Quote the lines below exactly, from the one that holds "Between point 87,246" through the final line of the records, and only those.

#### [Stored records]
- - - - -

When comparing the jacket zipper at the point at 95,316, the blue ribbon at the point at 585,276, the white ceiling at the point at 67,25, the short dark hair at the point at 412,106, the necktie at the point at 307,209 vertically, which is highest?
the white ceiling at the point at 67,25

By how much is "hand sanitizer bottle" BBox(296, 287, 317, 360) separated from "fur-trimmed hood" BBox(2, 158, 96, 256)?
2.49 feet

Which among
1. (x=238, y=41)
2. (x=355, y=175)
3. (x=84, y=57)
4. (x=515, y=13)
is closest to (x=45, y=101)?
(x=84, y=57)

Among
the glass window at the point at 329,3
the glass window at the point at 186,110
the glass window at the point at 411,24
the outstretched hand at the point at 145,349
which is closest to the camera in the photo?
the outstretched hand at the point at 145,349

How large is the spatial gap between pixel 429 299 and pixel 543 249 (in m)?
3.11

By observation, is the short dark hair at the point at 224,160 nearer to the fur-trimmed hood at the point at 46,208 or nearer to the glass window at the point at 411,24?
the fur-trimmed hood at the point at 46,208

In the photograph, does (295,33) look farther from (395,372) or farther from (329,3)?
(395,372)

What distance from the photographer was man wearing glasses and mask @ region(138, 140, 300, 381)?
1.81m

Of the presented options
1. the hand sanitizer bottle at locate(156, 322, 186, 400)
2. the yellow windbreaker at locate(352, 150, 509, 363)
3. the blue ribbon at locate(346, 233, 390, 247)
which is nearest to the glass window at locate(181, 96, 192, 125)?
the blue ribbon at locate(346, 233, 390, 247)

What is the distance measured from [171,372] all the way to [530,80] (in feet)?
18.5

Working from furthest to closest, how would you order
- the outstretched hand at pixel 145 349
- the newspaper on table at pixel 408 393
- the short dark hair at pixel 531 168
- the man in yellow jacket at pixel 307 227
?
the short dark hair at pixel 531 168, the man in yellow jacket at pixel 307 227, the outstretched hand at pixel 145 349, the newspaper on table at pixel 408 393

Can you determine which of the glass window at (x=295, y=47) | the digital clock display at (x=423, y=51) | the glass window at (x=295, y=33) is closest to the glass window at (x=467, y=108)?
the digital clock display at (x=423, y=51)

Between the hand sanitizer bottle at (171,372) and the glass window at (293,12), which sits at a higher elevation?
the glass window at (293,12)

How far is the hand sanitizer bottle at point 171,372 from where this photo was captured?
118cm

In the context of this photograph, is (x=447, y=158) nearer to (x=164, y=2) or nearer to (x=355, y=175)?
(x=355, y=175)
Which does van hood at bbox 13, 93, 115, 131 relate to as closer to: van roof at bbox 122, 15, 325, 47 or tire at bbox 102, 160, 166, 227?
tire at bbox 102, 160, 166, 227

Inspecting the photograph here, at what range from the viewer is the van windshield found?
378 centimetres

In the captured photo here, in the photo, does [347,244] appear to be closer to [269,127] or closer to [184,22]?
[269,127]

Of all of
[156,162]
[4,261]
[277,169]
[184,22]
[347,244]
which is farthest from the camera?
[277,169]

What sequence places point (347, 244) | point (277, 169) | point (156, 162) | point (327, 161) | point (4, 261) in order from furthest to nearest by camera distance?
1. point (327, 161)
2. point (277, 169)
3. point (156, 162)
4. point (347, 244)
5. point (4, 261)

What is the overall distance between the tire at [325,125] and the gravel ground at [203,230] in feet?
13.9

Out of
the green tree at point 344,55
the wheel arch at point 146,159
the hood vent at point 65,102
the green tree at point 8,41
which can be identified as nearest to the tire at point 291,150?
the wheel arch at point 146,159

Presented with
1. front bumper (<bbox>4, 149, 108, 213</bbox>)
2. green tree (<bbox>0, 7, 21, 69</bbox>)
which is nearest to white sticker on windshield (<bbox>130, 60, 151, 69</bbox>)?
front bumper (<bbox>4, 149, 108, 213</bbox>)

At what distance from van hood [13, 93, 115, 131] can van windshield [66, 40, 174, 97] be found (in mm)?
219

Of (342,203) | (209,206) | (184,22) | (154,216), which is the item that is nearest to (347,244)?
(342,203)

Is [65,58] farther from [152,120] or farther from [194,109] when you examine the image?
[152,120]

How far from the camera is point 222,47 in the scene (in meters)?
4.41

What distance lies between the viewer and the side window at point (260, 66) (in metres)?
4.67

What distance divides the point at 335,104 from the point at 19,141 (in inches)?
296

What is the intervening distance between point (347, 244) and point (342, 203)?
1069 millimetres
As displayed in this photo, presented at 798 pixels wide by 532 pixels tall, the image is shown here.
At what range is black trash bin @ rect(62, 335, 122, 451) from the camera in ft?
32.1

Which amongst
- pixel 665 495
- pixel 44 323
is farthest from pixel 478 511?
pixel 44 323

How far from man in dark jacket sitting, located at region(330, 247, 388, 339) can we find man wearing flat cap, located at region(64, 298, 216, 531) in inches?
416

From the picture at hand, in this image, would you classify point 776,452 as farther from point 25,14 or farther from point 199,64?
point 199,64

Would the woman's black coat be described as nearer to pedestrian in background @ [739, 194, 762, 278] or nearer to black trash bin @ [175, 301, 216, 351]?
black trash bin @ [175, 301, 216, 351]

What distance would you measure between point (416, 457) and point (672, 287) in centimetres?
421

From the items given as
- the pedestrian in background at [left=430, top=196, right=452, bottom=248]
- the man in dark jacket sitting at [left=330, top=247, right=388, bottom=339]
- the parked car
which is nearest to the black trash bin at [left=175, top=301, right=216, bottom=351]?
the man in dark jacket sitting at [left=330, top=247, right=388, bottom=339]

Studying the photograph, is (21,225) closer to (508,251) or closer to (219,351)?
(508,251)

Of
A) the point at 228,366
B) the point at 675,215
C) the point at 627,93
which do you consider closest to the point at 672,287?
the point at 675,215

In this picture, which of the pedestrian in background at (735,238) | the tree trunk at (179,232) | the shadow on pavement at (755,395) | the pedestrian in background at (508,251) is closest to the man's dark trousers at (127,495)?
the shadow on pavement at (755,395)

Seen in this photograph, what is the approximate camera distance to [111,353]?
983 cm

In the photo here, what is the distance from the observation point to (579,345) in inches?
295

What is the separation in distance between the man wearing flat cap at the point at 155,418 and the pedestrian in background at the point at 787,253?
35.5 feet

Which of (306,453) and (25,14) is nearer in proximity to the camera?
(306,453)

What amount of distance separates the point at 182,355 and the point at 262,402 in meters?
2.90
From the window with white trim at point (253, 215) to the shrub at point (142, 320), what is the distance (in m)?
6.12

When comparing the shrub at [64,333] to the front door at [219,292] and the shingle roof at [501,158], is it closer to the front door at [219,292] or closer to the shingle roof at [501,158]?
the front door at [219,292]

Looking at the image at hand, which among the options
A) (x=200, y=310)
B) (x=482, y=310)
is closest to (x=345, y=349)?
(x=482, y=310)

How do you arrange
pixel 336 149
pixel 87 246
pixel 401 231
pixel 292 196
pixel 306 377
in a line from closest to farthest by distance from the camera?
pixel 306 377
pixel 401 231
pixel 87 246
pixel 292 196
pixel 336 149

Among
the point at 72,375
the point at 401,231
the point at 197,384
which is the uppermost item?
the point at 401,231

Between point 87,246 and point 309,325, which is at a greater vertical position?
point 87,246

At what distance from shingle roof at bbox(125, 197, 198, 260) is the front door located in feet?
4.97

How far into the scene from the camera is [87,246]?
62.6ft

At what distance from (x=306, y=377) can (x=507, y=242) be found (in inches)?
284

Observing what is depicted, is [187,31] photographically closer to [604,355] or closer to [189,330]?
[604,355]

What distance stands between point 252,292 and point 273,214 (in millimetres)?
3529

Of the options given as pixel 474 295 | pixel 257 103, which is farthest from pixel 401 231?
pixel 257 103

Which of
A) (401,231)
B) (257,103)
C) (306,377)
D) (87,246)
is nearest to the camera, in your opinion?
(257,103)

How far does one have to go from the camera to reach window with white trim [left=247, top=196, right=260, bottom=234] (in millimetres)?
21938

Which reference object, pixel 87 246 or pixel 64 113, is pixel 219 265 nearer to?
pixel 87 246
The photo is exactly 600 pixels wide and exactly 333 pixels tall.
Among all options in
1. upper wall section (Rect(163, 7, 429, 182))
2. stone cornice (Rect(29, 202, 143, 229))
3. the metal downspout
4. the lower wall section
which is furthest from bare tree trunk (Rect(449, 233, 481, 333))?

- - - - -

#### [Response to this task]
Between point 87,246 and point 309,325, which is at a greater vertical position?
point 87,246

At what distance from shingle roof at bbox(125, 197, 198, 260) is the front door located in feet?
4.97

How far into the scene from the camera is [87,246]?
62.6ft

At what distance from (x=306, y=377) can (x=507, y=242) be found (in inches)?
284

Observing what is depicted, is [187,31] photographically closer to [604,355] or closer to [189,330]?
[604,355]

What distance stands between point 252,292 and point 273,214 (in millimetres)?
3529

Of the options given as pixel 474 295 | pixel 257 103, which is farthest from pixel 401 231?
pixel 257 103

Which of
A) (401,231)
B) (257,103)
C) (306,377)
D) (87,246)
is nearest to the camera, in your opinion?
(257,103)

How far does one have to go from the camera to reach window with white trim [left=247, top=196, right=260, bottom=234] (in millimetres)?
21938

Which reference object, pixel 87 246 or pixel 64 113, is pixel 219 265 nearer to?
pixel 87 246
The photo is exactly 600 pixels wide and exactly 333 pixels tall.
Among all options in
1. upper wall section (Rect(163, 7, 429, 182))
2. stone cornice (Rect(29, 202, 143, 229))
3. the metal downspout
4. the lower wall section
which is furthest from bare tree trunk (Rect(449, 233, 481, 333))?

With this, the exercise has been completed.